4.1. High mtDNA D-loop diversity of Tibetan sheep populations

The 15 Tibetan sheep populations in our study showed a high level of genetic diversity. This finding is consistent with archeological data and other genetic diversity studies [21, 40, 41, 42, 43], while in this study, the haplotype diversity was higher than that found in a previous study [44], and the nucleotide diversity was lower compared with the data in a previous study [7]. The genetic diversity among the 15 Tibetan sheep populations was relatively higher compared with other sheep populations [1, 44]. For instance, the haplotype diversity values of Turkish sheep breeds distributed in a Turkish population were 0.95 ± 0.01 [44]. However, according to Walsh’s work, based on the required sample size for the diagnosis of conservation units [45], a sample of 59 individuals fails necessary to support the hypothesis that individuals with unstamped (“hidden”) character states exist in the population size. Thus, the sample size necessary to reject a hidden state frequency of 0.05 is 56 when sampling from a finite population of 500 individuals. Therefore, because of the large sample size, genetic diversity estimation reflects precisely Tibetan sheep. For the LZ, LKZ, HB, QH, GD, TJ, GJ, QK, GB and GN with broad distribution, a high genetic diversity could only be observed within the studies containing large sample size or wide collection areas. However, if more samples were involved in the study, a higher diversity could be found, suggesting further investigation of the genetic diversity of these 15 Tibetan sheep populations. These Tibetan sheep populations had been experiencing a genetic bottleneck during the twentieth century and were classified as the rarest sheep populations [46]. In addition, among the 15 Tibetan sheep populations, the positive Ewens-Watterson and Chakraborty’s values were significantly different, suggesting a previous decline in the population size of the mtDNA D-loop diversity. This finding was consistent with the results of a previous study [46]. Such genetic diversity may be caused by an increased mutation rate in the mtDNA D-loop, the maternal effects of multiple wild ancestors, overlapping generations, the mixing of populations from different geographical locations, natural selection favoring heterozygosis or subdivision accompanied by genetic drift [42, 43].

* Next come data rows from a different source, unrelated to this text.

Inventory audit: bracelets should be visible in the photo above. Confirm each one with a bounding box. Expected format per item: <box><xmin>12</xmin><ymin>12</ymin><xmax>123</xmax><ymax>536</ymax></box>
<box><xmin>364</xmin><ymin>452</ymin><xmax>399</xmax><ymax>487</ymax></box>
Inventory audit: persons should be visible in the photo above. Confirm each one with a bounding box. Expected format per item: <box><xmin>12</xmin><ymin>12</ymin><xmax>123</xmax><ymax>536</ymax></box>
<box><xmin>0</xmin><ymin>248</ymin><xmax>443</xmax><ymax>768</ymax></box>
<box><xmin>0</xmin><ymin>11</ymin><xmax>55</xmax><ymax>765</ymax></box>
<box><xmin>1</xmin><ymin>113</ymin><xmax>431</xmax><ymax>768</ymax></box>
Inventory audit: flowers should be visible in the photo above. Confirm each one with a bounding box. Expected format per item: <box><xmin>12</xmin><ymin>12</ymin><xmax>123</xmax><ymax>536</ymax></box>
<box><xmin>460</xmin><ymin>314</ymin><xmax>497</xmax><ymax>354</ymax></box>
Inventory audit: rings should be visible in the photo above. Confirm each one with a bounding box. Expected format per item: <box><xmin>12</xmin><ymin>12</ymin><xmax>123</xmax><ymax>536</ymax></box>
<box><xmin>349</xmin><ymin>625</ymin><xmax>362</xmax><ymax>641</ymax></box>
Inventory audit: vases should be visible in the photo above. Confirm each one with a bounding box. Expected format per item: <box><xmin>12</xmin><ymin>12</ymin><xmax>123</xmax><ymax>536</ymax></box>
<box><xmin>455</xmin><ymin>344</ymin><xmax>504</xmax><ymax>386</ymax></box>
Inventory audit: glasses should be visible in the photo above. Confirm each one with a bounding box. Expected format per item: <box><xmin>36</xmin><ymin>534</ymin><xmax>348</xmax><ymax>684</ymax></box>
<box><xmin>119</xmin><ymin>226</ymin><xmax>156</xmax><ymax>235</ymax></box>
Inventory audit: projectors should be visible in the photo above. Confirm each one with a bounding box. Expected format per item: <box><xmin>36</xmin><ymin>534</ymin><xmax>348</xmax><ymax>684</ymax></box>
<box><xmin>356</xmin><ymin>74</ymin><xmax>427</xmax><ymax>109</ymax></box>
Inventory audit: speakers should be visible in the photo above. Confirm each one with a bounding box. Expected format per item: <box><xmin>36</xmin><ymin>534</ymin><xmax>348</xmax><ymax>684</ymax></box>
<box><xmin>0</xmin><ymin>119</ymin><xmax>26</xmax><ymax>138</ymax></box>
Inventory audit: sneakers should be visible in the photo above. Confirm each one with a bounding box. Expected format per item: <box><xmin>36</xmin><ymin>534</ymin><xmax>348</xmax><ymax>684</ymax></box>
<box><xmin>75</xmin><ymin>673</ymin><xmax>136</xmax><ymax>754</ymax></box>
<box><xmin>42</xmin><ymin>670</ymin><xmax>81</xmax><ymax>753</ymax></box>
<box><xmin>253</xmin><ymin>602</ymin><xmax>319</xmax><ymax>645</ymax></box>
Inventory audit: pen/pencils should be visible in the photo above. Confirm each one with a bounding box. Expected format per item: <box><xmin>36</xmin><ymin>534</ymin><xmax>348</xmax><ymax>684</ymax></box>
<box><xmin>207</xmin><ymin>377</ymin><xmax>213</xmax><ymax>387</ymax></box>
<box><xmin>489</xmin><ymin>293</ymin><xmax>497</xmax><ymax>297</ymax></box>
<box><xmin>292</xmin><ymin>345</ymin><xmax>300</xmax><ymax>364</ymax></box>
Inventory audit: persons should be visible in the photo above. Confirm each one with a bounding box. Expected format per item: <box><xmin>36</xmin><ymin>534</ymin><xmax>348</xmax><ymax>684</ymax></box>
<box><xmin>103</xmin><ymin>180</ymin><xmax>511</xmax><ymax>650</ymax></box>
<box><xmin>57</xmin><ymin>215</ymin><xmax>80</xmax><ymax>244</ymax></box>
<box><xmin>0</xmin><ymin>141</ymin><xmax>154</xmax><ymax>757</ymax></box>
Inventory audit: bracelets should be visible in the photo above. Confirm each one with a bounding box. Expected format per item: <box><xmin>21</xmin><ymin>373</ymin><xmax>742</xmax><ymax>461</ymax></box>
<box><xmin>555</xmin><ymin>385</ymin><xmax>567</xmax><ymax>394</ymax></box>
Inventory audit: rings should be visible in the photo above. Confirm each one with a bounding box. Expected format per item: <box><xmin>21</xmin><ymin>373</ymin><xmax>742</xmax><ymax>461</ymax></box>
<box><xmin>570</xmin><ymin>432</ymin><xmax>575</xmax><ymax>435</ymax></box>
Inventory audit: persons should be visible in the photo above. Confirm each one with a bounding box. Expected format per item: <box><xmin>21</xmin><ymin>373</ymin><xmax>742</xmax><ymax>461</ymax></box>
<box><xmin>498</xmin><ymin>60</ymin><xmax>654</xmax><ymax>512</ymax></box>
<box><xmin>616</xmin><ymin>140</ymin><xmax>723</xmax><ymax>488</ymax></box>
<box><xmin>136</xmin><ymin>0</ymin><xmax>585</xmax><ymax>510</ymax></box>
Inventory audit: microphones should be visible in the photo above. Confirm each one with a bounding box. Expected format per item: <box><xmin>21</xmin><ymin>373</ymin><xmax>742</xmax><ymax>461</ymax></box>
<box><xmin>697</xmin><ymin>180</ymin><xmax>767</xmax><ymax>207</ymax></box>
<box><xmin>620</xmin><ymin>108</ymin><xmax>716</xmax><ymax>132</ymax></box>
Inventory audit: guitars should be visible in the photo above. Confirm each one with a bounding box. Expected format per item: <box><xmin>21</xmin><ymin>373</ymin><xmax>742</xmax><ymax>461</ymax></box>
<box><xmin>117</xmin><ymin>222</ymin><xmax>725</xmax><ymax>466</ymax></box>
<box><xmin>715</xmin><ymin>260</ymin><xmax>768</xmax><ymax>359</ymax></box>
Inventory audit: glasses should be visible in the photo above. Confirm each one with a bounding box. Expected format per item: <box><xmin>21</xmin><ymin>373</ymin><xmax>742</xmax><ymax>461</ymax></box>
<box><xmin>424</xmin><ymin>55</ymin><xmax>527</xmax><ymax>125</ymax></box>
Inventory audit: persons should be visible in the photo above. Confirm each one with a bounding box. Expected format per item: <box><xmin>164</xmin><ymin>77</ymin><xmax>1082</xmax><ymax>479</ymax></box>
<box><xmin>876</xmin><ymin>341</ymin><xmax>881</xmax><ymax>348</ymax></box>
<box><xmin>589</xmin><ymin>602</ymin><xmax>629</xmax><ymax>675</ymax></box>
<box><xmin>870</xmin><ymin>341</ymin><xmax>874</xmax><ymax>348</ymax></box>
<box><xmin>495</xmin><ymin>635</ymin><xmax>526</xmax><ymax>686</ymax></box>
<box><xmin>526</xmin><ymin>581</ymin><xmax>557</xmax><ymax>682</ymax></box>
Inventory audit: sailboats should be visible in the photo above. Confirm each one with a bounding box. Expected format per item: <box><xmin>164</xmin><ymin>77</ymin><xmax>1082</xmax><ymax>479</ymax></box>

4.2. Maternal origins of the Tibetan sheep populations

The sequence motifs from the 1180 bp to the 1183 bp region of the mtDNA D-loop form the basis for the four major maternal lineages in the Tibetan sheep mtDNA haplotypes. Maternal lineage D was the rarest. The Tibetan sheep haplotypes belonged to all four major maternal lineages, although only 0.16% belonged to maternal lineages D. This finding demonstrated that populations of Tibetan sheep possess abundant mtDNA diversity, and therefore, there is a widespread origin of their maternal lineages. Furthermore, the thoroughbred Tibetan sheep has been proposed to be shared in the maternal lineages A, and the contribution of Asian sheep breeds to this population has also been reported in Liu et al. [29]. In this study, maternal lineages B and C were found in common among the overall sequences of all 15 Tibetan sheep populations, including the 14 Tibetan sheep populations respectively other than DM and AW. It is generally acknowledged that domestic sheep have two maternal lineages (A and B), based on the earlier mtDNA analysis [7, 13, 16, 47]. Recently, a new maternal lineage (C) was found in Chinese domestic sheep [40, 42, 43]. The ME phylogenetic tree median-joining analyses, revealed the presence of four maternal lineages in the Tibetan sheep populations. Of these groups, the maternal lineage A was predominant, and the maternal lineage B and C were the second most common. The proportion of maternal lineage D was 0.16%, further demonstrating that lineage D is the rarest among mtDNA sheep lineages [29]. Our findings coincided with previous studies and supported the results on domestic sheep breeds in China [48, 49]. Three mtDNA of maternal lineages were identified in both China [39, 42, 43, 49] and other countries [50, 51, 52]. The four mtDNA maternal lineages found in the Tibetan sheep populations in the Qinghai-Tibetan plateau areas further supported the hypothesis of multiple maternal origins in Chinese domestic sheep.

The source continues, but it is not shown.